PhilDrinkwater said:Fundamentally... new gear is only important when it's holding your vision back but also new equipment brings about new opportunities. Spotting and taking advantage of those opportunities can give you a business boost. Or it can give you nothing.
Very well said
IMHO, at the beginner level, it's 99% technique and 1% equipment. An experienced pro with a point-and-shoot will easily produce better images than the typical soccer mom with a Rebel. At the pro level, it's still mostly about technique, but I'd say that equipment becomes more important, since those that lack basic photography skills have already been weeded out. It's tough to put a number on it. For pros, perhaps its 90% technique and 10% equipment, or 80% technique and 20% equipment, but any working photog with any dignity will strive to push the envelope and eventually hit the limits of their equipment. These days, the limits of equipment are extremely high, but it doesn't mean they don't exist.
I'm not much of a NBA fan, but I've noticed photogs are now rigging cameras up behind the backboard, and triggering them remotely to create a unique perspective as players battle up near the rim. How on earth would this be possible without today's technology? Now sports shooters can cover a game from multiple angles simultaneously without cloning themselves
Likewise, for portraits, the combination of ETTL technology, radio triggers, and high-speed sync flash guns has opened the door to creative effects that were once difficult, if not impossible to pull off. Furthermore, back in the day before autofocus was invented, motorsports photographers would zone focus at one particular part of the track, fire off a bunch of frames as a car approached, and hope that the timing of one of the frames happened to coincide with when a car crossed the focal plane. Every now and then you'd get a good shot, but most of them were soft piles of junk.

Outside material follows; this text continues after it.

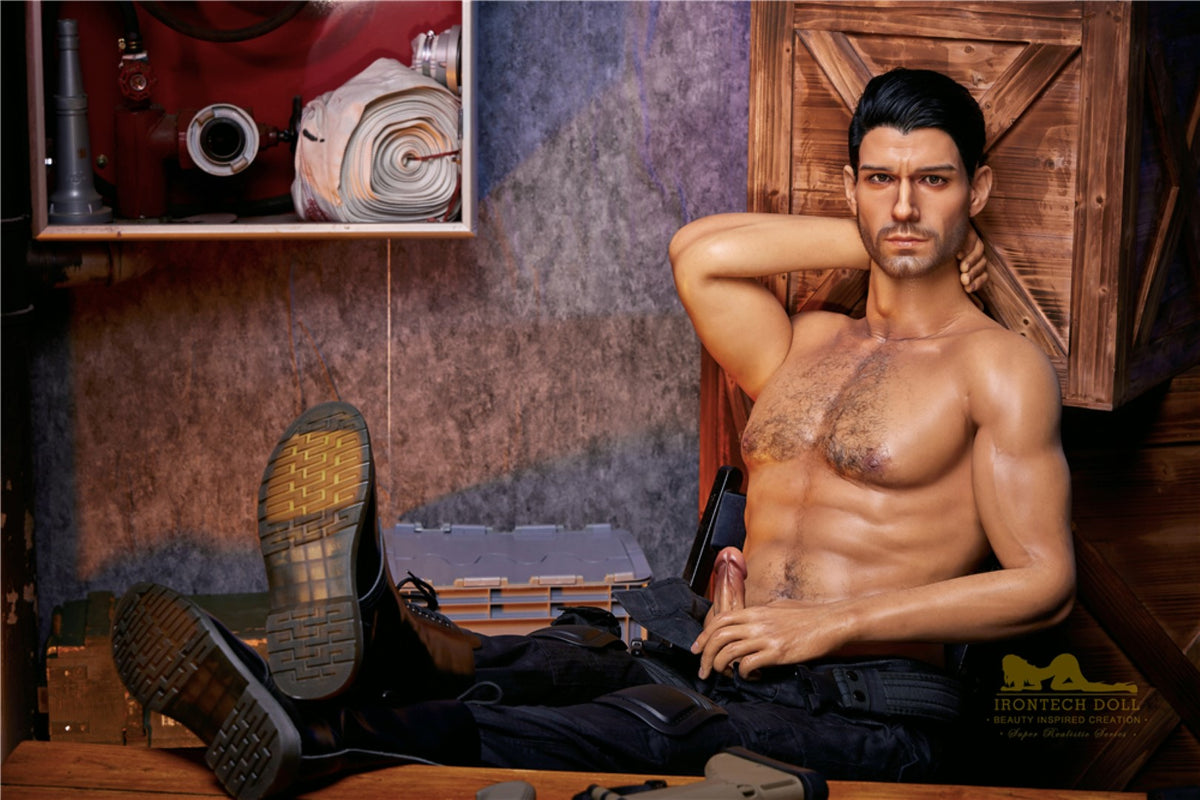 Thomas mâle poupée sexuelle (Irontech Doll 176cm m5 silicone)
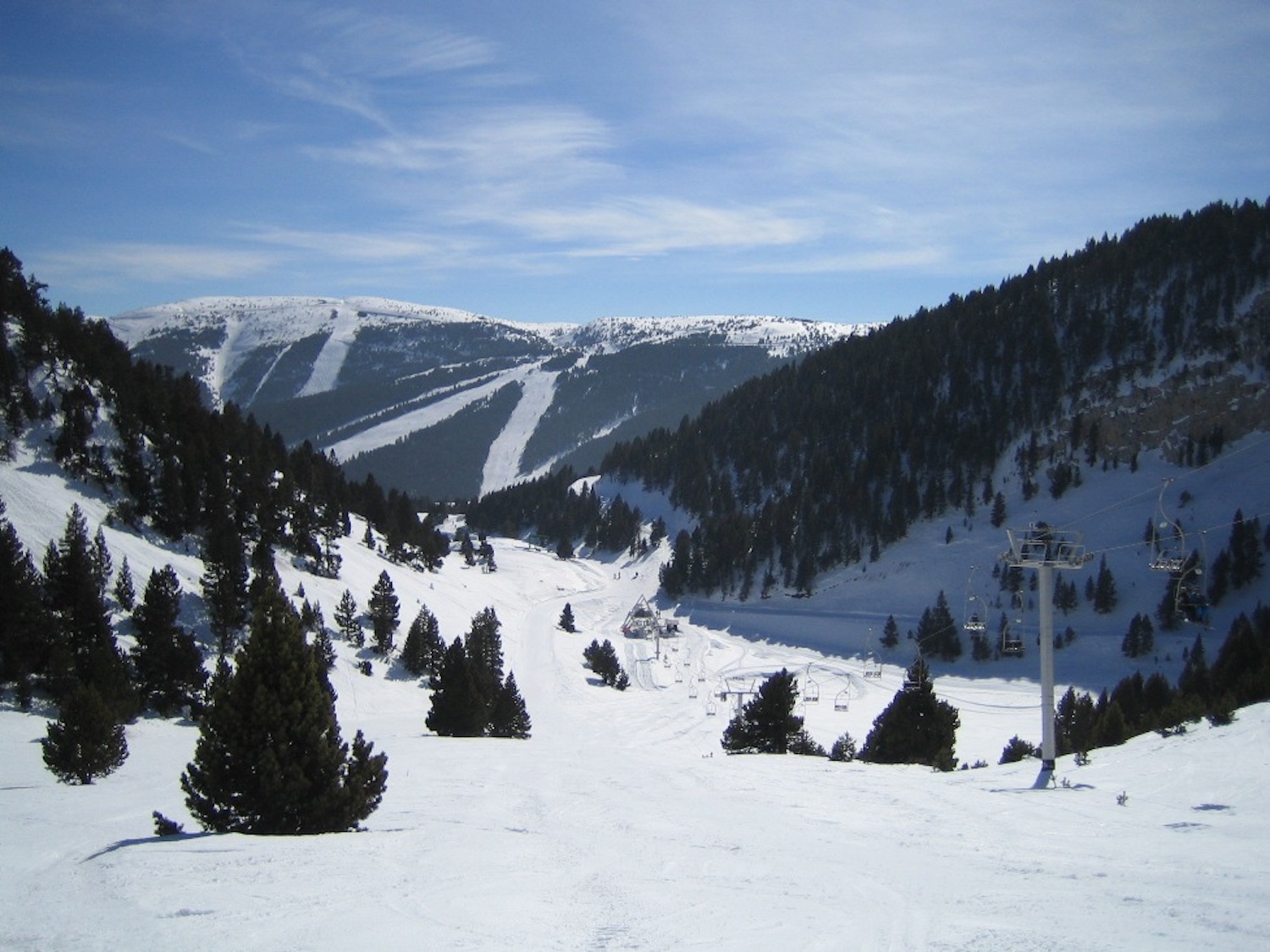 Vista del Port del Comte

Those are just a few examples that come to mind, and this post is already running long.
Just because you can get a shot with lesser gear doesn't mean it's always practical, especially when there's the all-important time invested vs. revenue earned metric that everyone running a business must deal with. Soooo, while the "gear doesn't matter, it's all about technique" cliche is true most of the time, to say that equipment never matters isn't entirely accurate.